Faire le choix du bon isolant
Il existe plusieurs isolants écologiques qui peuvent être utilisés pour isoler le plafond d’un garage :
- Liège : permet une bonne isolation thermique ;
- Coton recyclé adapté pour une isolation phonique de qualité ;
- Cellulose : un isolant en vrac destiné à être soufflé dans les cavités ;
- De la laine de roche et de verre qui permettent une isolation performante et peu coûteuse ;
- Laine de mouton : un isolant à considérer attentivement pour une isolation phonique performante
Le choix de l’un ou de l’autre matériau s’effectue selon plusieurs critères parmi lesquels la nature du plafond. Verser une charpente en bois, sur des isolants minéraux prioritaires comme la laine de verre. S’il s’agit d’un plafond en bois, sur la priorité des laines minérales.
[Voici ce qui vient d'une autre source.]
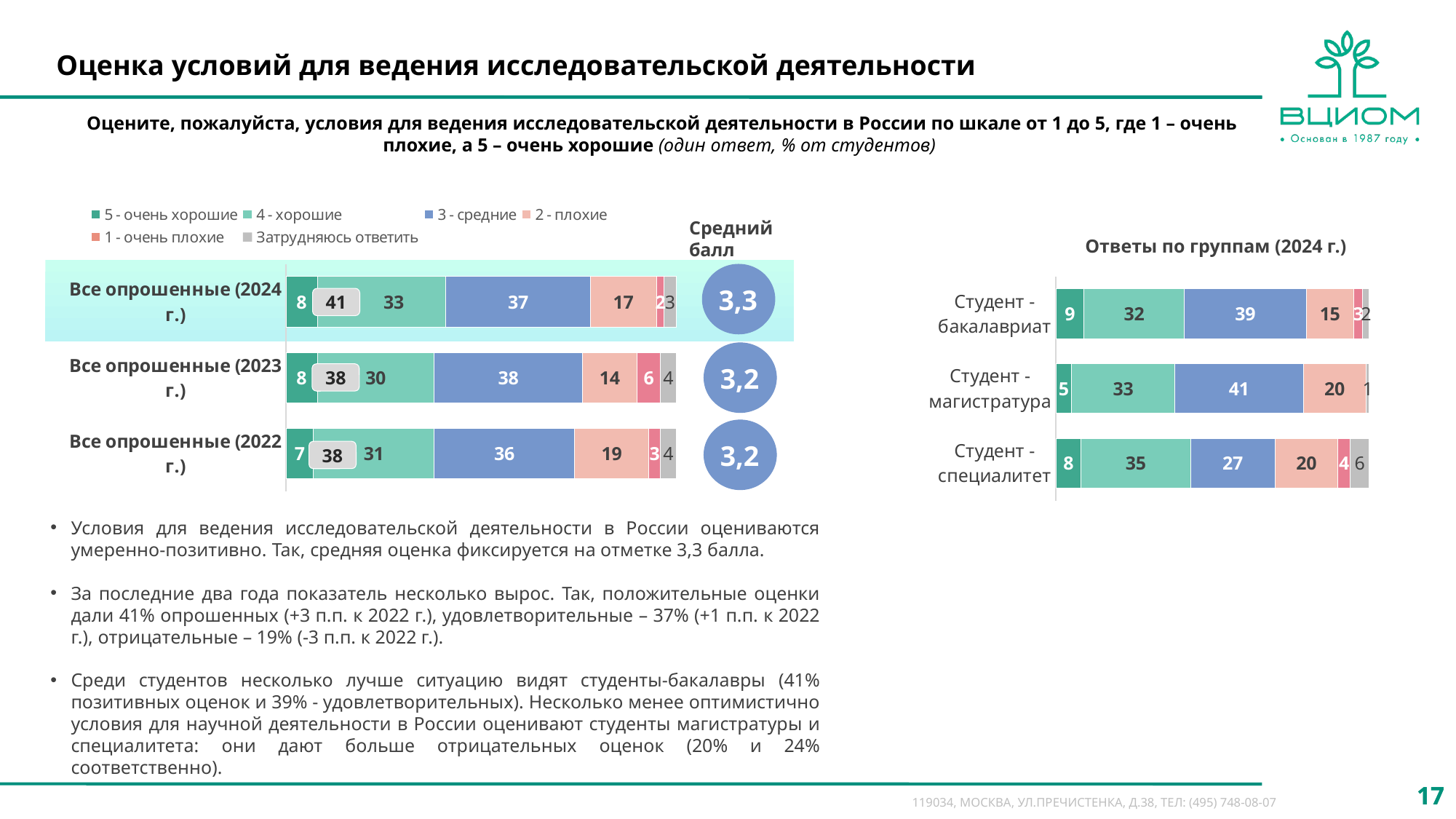
How many groups are shown on the chart "Ответы по группам (2024 г.)"? 3 What type of chart is used on the left side of the slide? Stacked bar chart On the chart "Ответы по группам (2024 г.)", what percentage of "Студент - магистратура" gave the rating "3 - средние"? 41 On the chart "Ответы по группам (2024 г.)", is the "5 - очень хорошие" share larger for "Студент - бакалавриат" or "Студент - магистратура"? Студент - бакалавриат On the chart "Ответы по группам (2024 г.)", which group has the highest share of "4 - хорошие" ratings? Студент - специалитет How many series does the legend of the left chart list? 6 On the left chart, what is the difference between the "4 - хорошие" share in 2024 and in 2023? 3 On the left chart, which year has the highest share of "2 - плохие" ratings among all respondents? 2022 г. On the left chart, what percentage of all respondents in 2024 gave the rating "3 - средние"? 37 On the chart "Ответы по группам (2024 г.)", which group has the lowest share of "3 - средние" ratings? Студент - специалитет On the left chart, what is the average score (Средний балл) for all respondents in 2024? 3,3 On the left chart, what percentage of all respondents in 2023 gave the rating "1 - очень плохие"? 6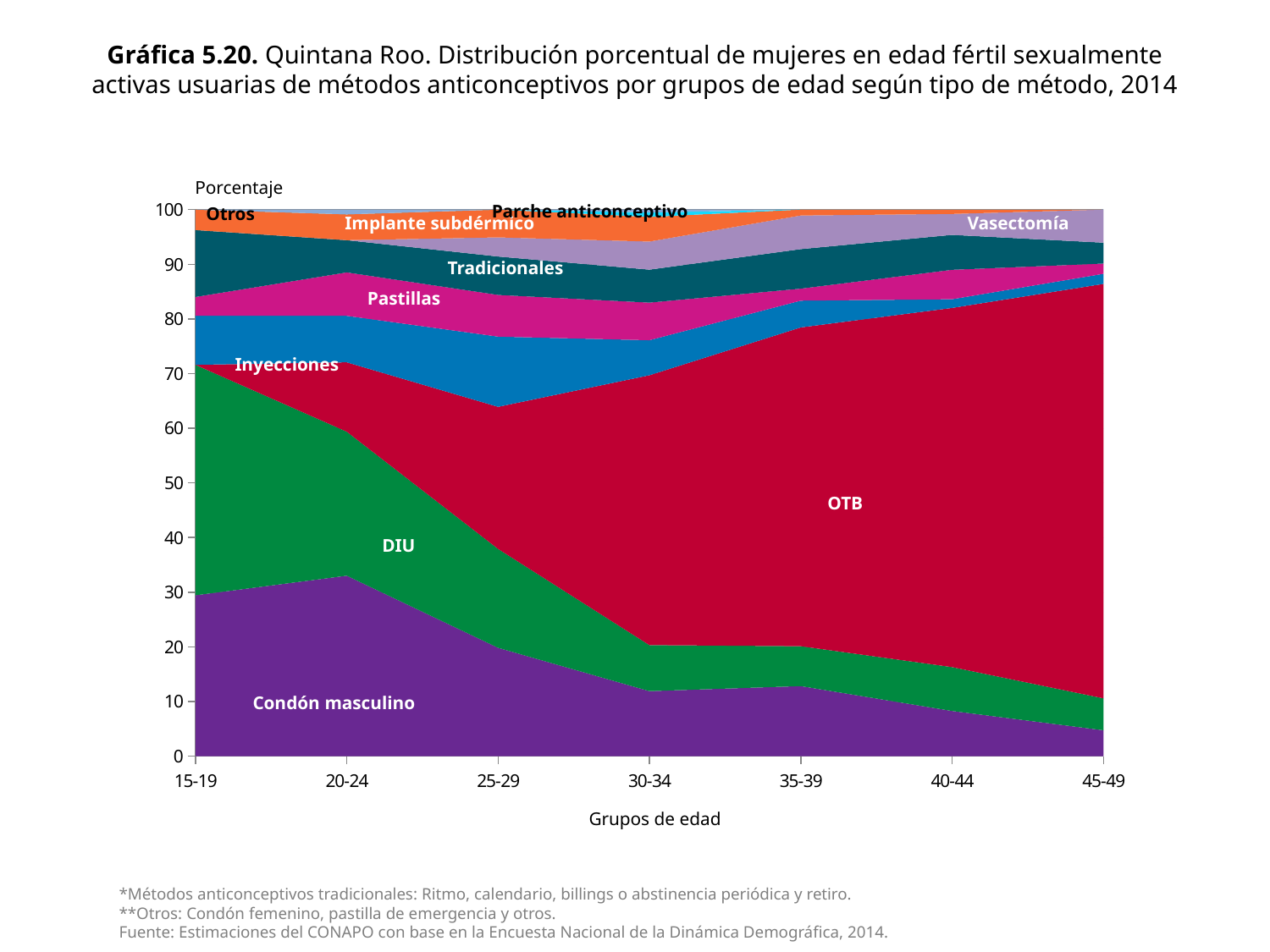
What is the label of the x axis? Grupos de edad What is the label of the y axis? Porcentaje How many age groups are shown along the x axis? 7 Does the share for OTB rise or fall as the age groups increase from 15-19 to 45-49? rise Which age group has the largest share for DIU? 15-19 In the 15-19 age group, which has the larger share: DIU or Condón masculino? DIU Is the share for Condón masculino in the 45-49 age group greater or less than 10? less What kind of chart is shown on the slide? Stacked area chart Which age group has the largest share for OTB? 45-49 Which age group has the smallest share for Condón masculino? 45-49 How many contraceptive method types are labelled on the chart? 10 Is the cumulative top of the OTB band in the 45-49 age group greater or less than 80? greater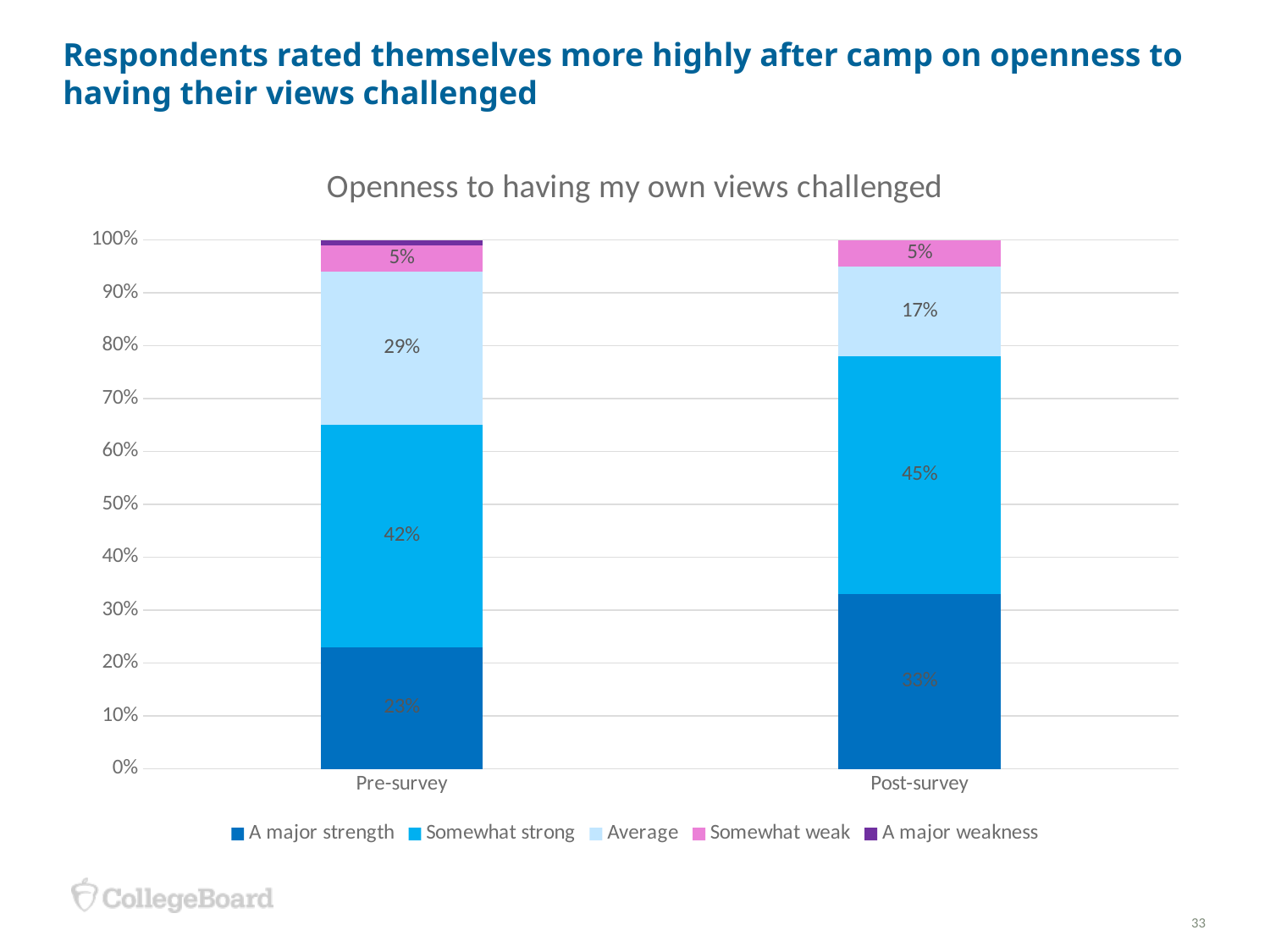
How many bars (survey categories) are shown on the x axis? 2 What is the "Somewhat weak" share in the Pre-survey bar? 5% Which rating category makes up the largest segment of the Post-survey bar? Somewhat strong How many series does the legend list? 5 What kind of chart is shown on the slide? Stacked bar chart What percentage of Post-survey respondents rated it "A major strength"? 33% By how many percentage points did the "A major strength" share rise from Pre-survey to Post-survey? 10 percentage points What is the title of the chart? Openness to having my own views challenged Which bar has the larger "A major strength" share, Pre-survey or Post-survey? Post-survey What percentage of Pre-survey respondents rated openness to having their views challenged as "Somewhat strong"? 42% By how many percentage points did the "Average" share fall from Pre-survey to Post-survey? 12 percentage points What is the "Average" share in the Post-survey bar? 17%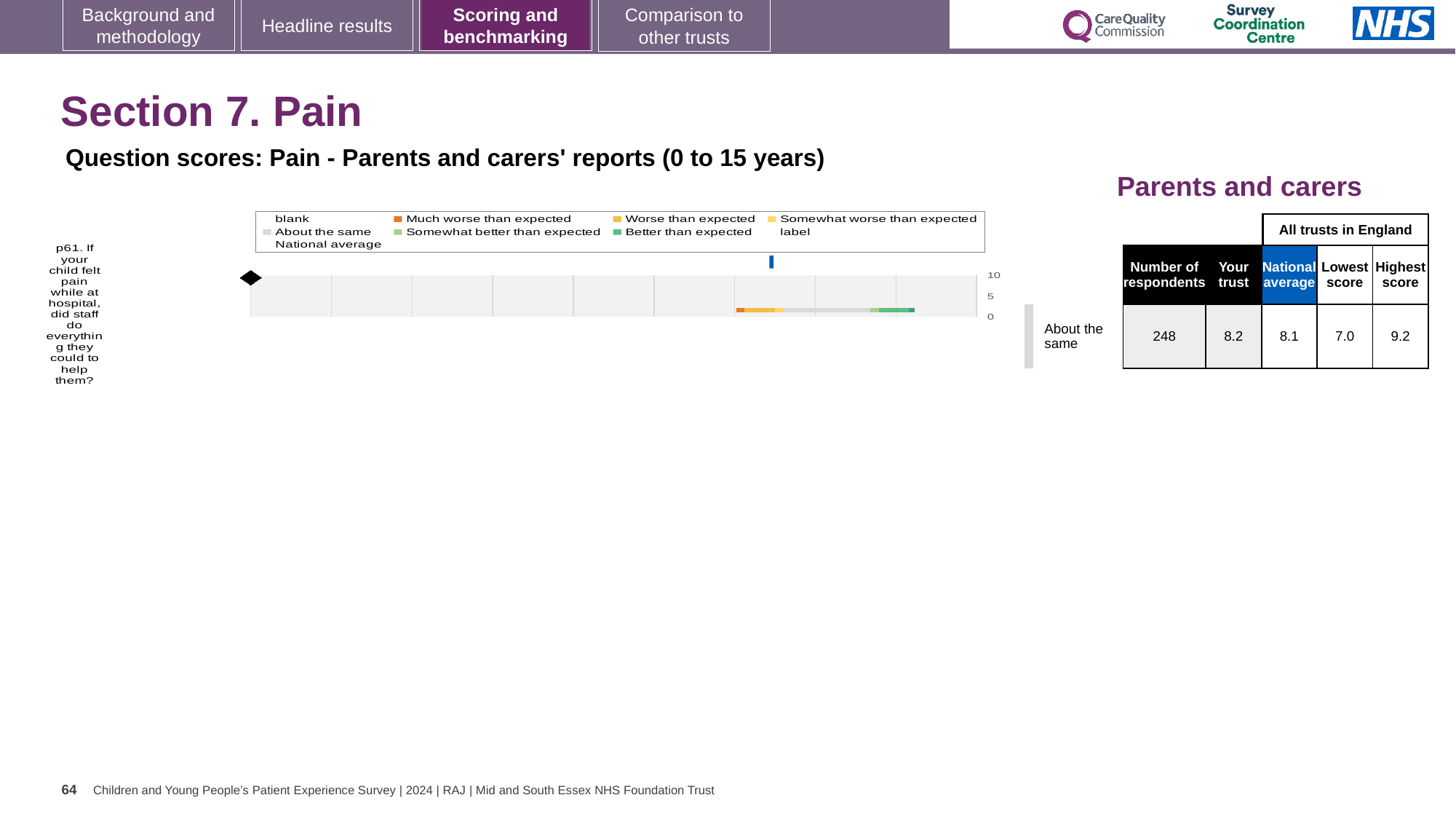
Which benchmark category is shown for question p61 next to the chart? About the same What is the difference between the 'Your trust' score and the national average for question p61? 0.1 In the table beside the chart, what is the 'Your trust' score for question p61? 8.2 What colour does the legend use for 'Much worse than expected'? orange Which is larger for question p61: the 'Your trust' score or the national average? Your trust In the table beside the chart, what is the lowest score among all trusts in England for question p61? 7.0 What is the difference between the highest score and the lowest score for question p61 in the table beside the chart? 2.2 How many survey questions are plotted in the chart? 1 What kind of chart is shown on the slide for question p61? bar chart In the table beside the chart, what is the national average score for question p61? 8.1 How many respondents answered question p61, according to the table beside the chart? 248 In the table beside the chart, what is the highest score among all trusts in England for question p61? 9.2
Pour des planchers bas, votre matériau doit résister à l’humidité. Dans le cas contraire, il risque de se dégrader plus rapidement ou de pourrir.
Identifier l’épaisseur de l’isolant
Isoler un plafond de garage nécessite parfois d’installer une structure qui va réduire la hauteur sous plafond de votre garage. Si vous disposez de peu d’espace (en général, une hauteur sous plafond inférieure à 2,10 m), la bonne épaisseur de l’ isolant pour le plafond de garage est à peu près la même que celle d’un sol. S’il s’agit d’un panneau, l’épaisseur idéale doit être comprise entre 8 et 15 cm.